**COMPLETE THE FOLLOWING:**
• A. Using the column that compares Zimbabwe and Namibia, explain in one to three sentences why the Mo Ibrahim Prize Committee gave Pohamba its 2014 award.
• B. In the column comparing Zimbabwe and Namibia, on what date is Pohamba due to hand over power, and to whom?

**EXTRACT TO READ:**
ZIMBABWE and Namibia are in the same Southern African region geographically, but worlds apart politically.

TUTANI ECHOES

It’s not about driving a wedge between the two countries, but stating a bold, bare fact.

While outgoing Namibian President Hifikepunye Pohamba was being honoured this week for his constitutional ways – including duly stepping down later this month on the expiry of his two-term limit – last week Zanu PF secretary for youth affairs Pupurai Togarepi was busy telling the ruling party to tear up the State Constitution so that President Robert Mugabe rules as long as he lives.

Said Togarepi directly addressing Speaker of Parliament Jacob Mudenda, at Mugabe’s belated 91st birthday celebrations in Victoria Falls: “Mudenda, what you and the MDC did in Parliament to limit the Presidential term must be reversed because President Mugabe must rule forever. The term limit should only be activated for those who come after him.”

You cannot individualise an institution, especially a powerful one, just like that.

It, maybe, shows that when euphoria takes over, some people don’t think about everything they are saying, but that doesn’t make such utterances any less dangerous. Zimbabwe is not Mugabe, and Mugabe is not Zimbabwe. Any further proof of being worlds apart?

Pohamba won the Mo Ibrahim Foundation African Leadership Prize in recognition of good governance in a continent rife with dictators. Pohamba, 79, was first elected president in 2005. He is due to hand over power to Prime Minister Hage Geingob on March 21, in line with the Constitution.

Announcing the 2014 award in Nairobi, Kenya, on Monday, the Mo Ibrahim Prize Committee stated that Pohamba’s focus in forging national cohesion and reconciliation at a key stage of Namibia’s consolidation of democracy and social and economic development had carried the day.

A member of the prize committee, Tanzanian Dr Salim Ahmed Salim said Pohamba had improved the standard of living for his people. “Namibia is a small country but with abundant natural resources.

**DATASET CONTENT:**
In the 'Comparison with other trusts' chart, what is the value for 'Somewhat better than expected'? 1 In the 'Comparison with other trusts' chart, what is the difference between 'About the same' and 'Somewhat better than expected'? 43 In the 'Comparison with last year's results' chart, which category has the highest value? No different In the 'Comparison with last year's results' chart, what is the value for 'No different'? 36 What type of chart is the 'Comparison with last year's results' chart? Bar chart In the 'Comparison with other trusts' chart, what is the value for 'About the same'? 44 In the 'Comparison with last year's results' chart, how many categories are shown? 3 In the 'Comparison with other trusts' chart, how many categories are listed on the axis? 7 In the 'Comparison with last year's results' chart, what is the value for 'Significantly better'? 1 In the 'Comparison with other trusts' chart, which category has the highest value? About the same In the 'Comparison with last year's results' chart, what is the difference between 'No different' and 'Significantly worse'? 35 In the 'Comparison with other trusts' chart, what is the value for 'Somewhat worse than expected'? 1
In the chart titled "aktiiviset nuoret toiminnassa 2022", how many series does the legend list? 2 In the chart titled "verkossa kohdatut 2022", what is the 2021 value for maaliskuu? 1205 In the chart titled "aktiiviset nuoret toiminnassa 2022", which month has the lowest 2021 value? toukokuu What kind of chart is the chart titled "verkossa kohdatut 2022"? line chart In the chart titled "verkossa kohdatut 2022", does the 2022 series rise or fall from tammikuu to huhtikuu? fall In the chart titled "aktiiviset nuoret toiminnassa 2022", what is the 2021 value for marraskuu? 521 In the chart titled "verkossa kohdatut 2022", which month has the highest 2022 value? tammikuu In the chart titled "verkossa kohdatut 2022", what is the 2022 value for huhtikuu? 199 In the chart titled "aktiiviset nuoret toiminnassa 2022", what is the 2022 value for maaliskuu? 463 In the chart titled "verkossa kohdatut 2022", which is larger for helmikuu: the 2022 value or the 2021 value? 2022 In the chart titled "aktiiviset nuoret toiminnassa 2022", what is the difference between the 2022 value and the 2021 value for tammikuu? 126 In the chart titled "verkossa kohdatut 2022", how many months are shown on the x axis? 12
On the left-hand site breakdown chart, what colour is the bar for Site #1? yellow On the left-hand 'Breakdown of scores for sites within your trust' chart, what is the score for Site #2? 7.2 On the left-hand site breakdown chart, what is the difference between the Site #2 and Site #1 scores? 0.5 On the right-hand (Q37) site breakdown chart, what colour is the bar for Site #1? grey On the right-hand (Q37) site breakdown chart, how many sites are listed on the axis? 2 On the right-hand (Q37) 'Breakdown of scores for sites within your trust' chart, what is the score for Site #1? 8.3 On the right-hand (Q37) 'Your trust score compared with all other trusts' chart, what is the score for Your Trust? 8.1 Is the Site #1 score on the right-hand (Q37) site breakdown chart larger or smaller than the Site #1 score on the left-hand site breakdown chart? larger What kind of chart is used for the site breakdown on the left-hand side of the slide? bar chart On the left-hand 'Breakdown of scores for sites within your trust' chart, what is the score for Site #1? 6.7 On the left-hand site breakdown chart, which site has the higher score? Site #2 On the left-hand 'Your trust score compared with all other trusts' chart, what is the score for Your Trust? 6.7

**WRITTEN ANSWERS:**
• A. The committee said Pohamba's focus on forging national cohesion and reconciliation, at a key stage of Namibia's consolidation of democracy and social and economic development, had carried the day. The column describes the prize as recognition of good governance on a continent rife with dictators.

• B. On March 21, to Prime Minister Hage Geingob.